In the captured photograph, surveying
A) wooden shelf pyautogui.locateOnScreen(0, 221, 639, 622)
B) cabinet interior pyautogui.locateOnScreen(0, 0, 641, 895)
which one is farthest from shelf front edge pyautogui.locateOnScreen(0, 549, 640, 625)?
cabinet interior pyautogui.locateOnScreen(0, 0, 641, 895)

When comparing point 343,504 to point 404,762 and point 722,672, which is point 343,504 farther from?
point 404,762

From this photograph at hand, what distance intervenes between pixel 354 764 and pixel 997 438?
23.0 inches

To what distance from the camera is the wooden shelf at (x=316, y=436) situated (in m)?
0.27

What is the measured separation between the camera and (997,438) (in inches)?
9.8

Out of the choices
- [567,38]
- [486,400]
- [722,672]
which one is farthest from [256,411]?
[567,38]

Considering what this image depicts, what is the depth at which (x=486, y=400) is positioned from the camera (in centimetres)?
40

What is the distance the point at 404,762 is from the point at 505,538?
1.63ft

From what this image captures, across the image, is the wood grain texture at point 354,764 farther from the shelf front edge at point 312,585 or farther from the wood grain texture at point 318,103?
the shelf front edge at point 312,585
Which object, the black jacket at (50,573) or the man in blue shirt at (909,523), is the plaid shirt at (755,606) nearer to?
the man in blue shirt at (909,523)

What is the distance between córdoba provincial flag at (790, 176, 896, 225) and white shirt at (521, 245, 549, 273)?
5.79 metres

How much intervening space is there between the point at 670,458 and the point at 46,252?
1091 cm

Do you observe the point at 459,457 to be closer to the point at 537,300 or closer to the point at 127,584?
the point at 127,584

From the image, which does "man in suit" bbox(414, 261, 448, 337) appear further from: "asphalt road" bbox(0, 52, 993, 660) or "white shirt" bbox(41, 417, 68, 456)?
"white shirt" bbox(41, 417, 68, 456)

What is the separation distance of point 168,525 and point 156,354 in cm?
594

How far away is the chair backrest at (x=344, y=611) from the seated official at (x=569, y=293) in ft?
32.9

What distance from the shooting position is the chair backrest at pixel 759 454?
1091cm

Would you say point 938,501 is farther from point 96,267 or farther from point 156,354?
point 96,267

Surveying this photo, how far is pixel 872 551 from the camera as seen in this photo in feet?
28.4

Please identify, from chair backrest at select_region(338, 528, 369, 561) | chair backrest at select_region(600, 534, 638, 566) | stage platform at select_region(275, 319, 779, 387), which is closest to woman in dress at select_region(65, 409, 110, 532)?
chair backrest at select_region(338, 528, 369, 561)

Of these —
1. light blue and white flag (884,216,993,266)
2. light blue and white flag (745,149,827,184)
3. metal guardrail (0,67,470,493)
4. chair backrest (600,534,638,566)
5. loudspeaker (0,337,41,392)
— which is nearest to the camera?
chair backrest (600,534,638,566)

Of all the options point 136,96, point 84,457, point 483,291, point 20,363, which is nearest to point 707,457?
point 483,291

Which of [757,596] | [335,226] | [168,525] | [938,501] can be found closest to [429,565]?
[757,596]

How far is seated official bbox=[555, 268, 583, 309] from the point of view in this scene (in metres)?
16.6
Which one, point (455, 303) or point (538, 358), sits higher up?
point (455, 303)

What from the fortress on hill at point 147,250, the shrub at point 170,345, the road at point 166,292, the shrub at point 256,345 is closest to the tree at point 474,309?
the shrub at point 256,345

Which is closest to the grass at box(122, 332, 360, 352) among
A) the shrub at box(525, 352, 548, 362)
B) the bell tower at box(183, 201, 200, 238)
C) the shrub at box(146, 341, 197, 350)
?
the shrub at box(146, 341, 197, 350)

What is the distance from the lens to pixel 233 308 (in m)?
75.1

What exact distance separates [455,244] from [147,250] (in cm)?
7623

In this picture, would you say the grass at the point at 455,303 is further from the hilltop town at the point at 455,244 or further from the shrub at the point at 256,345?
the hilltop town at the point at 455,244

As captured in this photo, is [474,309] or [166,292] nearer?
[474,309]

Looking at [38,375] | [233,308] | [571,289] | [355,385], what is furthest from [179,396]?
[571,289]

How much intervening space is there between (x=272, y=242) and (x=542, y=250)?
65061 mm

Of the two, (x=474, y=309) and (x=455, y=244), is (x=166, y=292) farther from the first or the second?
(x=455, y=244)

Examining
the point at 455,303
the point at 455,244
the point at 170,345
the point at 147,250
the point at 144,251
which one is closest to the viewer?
----
▶ Exercise objective
Copy out exactly the lines running from the line with "As captured in" to the end of the records, inclusive.

▶ Task response
As captured in this photo, is [474,309] or [166,292] nearer?
[474,309]

Looking at [38,375] | [233,308] | [571,289] | [355,385], what is furthest from [179,396]?
[571,289]

How much intervening space is there between (x=272, y=242) and (x=542, y=250)?
65061 mm

Of the two, (x=474, y=309) and (x=455, y=244), is (x=166, y=292) farther from the first or the second?
(x=455, y=244)

Examining
the point at 455,303
the point at 455,244
the point at 170,345
the point at 147,250
the point at 144,251
which one is closest to the viewer?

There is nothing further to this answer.